Reading passage:
-- begin --

First, for those of you who go way back in the role-playing game genre--all the way back to some old school table top dice-rollin' Dungeons & Dragons nerdtopia--let me ask a question. Remember Castle Greyhawk? Dungeon Runners is a Castle Greyhwak treatment of World of Warcraft. It's absurd, dumb, and funny. LOL funny. Funny haha.

Character creation is none too clever or flashy, but it ain't bad neither, and the game is free, so if you complain about it, you can't get your money back or nuthin'. All the character options are white people, but you can choose to be a girl if you want to. Chalk up another victory tally for feminism while shaking your head sadly for race representation. Most MMORPG players probably don't care about that stuff anyways. If you don't and you just want a beefy character or sizzlin' diva with an axe and magic who can obliterate whiskers (Dungeon Runners caricature of WOW's kobolds) with a wink, nod, and purr, you've got it, baby! Download this game now.

And that's good advice, really: download this game now. The graphics are swell, the controls are fairly intuitive, and the leveling is all bing! ding! ding! w00t! for the first five or ten levels. As you progress towards level 15--as far as I've gotten, although it seems that the level cap is 100--things slow down considerably, including the laughs, and the grind becomes a bit tedious, which is a big problem.

That said, for casual gamers, this spoofy WOW parody may be a good match. Log in for fifteen minutes and complete a quest or grind away for hours at mass murder of those lesser, reportedly evil beings such as wolves and savage chittering humanoids--whatever pleases you. For added dementia and bloodlust, there's a gibbering, cackling, demonic, drooly red-faced imp named Karl in the lower left hand corner of the screen. He really gets excited when your character mutilates those baddy mobs, those nogoodnik punks that stand around and wait to be slaughtered. Watch him. He might make you laugh, that crazy demented Karl.

Bloodlust, Terrorism, and Squelching the Dissident Minorities

It's easy to get carried away and be a bully in this game, just gaily blazing a trail through pathetic whiskers and the occasional brawny bigger whisker. There are also ogre-like creatures early on, but they're called something else--oroks1, I believe. Funny thing about the oroks. They are painted as troublemakers: protestors and political gear-wreckers. At one point, a quest-giving field commander even describes them as hippies, then charges you with the task of killing several dozen of them and bringing him their bones, or something equivalent to that.

One of the slapstick-tabulous things about Dungeon Runners is that dropped items are named things like Rusted Shoulder Pads of the Dissipated Kangaroo or Hot Slice Handaxe of Pizzazz from the Chilly Ghetto. Now I should note here that, while I've ripped neither of those item names directly from the game, they are representative. That's right, you can get weapons that originated in the ghetto. On a related note, some of the baddies in this game are wannabe rappers, and it is the player character's duty to collect those wannabe rapper's microphones. Now this is not done by guile, cunning, diplomacy, barter, or MC-stylez battling, but by the much more direct route of hack-and-slash, which, for those unfamiliar with the term, is a euphemism for killing them all.

-- end --

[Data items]
-- begin --

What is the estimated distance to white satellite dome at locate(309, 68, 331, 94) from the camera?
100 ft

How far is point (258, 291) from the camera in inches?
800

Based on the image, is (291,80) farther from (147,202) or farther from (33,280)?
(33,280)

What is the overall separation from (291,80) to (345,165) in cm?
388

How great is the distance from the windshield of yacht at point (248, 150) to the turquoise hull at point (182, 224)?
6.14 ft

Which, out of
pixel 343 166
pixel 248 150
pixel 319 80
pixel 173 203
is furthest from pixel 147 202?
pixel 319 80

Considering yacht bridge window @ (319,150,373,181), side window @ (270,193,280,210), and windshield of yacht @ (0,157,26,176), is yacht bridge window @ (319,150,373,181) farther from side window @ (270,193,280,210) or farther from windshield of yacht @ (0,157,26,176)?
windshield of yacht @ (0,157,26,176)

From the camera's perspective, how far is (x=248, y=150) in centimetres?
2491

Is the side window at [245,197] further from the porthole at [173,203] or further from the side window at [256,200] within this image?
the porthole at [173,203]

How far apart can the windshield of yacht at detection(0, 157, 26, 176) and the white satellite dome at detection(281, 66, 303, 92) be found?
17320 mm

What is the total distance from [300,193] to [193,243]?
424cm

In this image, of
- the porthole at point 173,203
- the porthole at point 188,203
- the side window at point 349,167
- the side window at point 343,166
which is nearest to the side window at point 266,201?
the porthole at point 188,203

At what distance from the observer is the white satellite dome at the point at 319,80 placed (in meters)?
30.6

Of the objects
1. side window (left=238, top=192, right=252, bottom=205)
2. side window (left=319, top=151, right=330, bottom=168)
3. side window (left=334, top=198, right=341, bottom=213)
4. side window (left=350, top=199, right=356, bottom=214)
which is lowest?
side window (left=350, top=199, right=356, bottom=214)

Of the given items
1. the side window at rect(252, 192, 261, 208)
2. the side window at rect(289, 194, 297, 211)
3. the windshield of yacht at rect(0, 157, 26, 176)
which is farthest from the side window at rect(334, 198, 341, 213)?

-- end --

Direction 1:
In the Dungeon Runners review, what is the name of the imp shown in the lower left corner of the screen?
Direction 2:
Please carry on with the Dungeon Runners review, picking up after its final sentence.

Exercise output 1:
Karl

Exercise output 2:
Now if I were of a mind to make a social commentary on this game at this point, I would have the following items on my agenda:

Character creation is limited to white avatars. Every avatar is very fit, buff, and hot. This is pretty standard for MMORPGs, which tend to under-represent ugly, goofy-looking, overweight, or otherwise imperfect character bodies. A shout out here to Star Wars Galaxies, which for all its shortcomings, had a beautiful and versatile avatar customization system. I loved my fat Twi'lek chef and musician. I believe his name was Poolo, and as I remember, he could be quite obnoxious. But I digress.

The only way to progress in the game is by slaughtering animals and other humanoid beings. Again, this is standard fare for MMORPGs, and so this criticism holds true for dozens of other games as well, some of the most popular being WOW, Everquest, Dark Age of Camelot, ad nauseaum. Some of those games do have crafting, but it's difficult to simply play the game as a straight crafter. MMORPGs are not role-playing games. They tend to be hack-and-slash festivals that glorify and normalize poaching, wholesale slaughter, murder, and even genocide.

Part of this game's storyline involves hunting down protesters--described as hippies (which, I admit, is good for a laugh)--and goons who, with a bit of imaginative stretching, could be paralleled to inner-city folks that like to express themselves by rapping over beats. These people's in-game storyline crime? They are mining ingredients for and developing fizz cola, which works like speed. I don't know... there's some ambivalent morality represented here, at best: "The rappers are making better drugs than the city has to offer and encroaching on our sales. I need you, brave hero, to smoke 'em out and mow 'em down, bring me 25 of their scalps and a bottle of this fizz cola for analysis. We gotz to corner the market!"

If I didn't know better, I'd think these kinds of games were setting people up to support heavy-handed military interventions and surges in the name of consumerism, capitalism, or fizz cola.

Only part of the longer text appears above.